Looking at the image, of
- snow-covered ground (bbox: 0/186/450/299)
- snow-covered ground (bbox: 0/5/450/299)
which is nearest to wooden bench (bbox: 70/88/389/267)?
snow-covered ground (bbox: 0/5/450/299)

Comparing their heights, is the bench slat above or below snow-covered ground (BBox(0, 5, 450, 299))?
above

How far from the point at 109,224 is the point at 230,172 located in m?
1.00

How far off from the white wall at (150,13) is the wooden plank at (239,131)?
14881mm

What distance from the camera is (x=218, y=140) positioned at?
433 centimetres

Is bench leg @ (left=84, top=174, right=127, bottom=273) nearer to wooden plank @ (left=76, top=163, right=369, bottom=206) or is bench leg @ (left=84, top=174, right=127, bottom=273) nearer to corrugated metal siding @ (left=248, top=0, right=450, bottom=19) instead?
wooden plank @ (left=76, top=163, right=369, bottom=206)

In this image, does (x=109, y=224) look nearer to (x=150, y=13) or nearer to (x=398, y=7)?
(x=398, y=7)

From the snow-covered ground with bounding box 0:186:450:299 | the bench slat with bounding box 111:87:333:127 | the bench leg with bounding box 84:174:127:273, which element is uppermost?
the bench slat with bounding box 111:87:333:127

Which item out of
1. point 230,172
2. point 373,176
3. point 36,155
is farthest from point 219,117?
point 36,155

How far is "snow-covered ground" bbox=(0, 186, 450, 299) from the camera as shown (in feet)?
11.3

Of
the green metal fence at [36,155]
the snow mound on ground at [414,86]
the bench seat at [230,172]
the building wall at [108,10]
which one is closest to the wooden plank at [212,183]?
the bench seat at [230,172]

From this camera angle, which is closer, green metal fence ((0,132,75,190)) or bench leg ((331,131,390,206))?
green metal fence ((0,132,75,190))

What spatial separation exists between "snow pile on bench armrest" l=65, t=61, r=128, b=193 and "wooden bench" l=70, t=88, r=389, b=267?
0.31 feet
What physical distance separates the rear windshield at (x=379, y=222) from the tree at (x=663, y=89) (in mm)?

## Exercise objective
Copy the material again, from the line with "How far from" through the line with "433 centimetres", keeping the requests unchanged and increasing every distance in the answers by 77.

## Worked answer
How far from the point at 109,224 is the point at 230,172 located in m?
78.00

How far off from the white wall at (150,13) is the wooden plank at (239,131)?
14958mm

What distance from the camera is (x=218, y=140) positioned at?
510 centimetres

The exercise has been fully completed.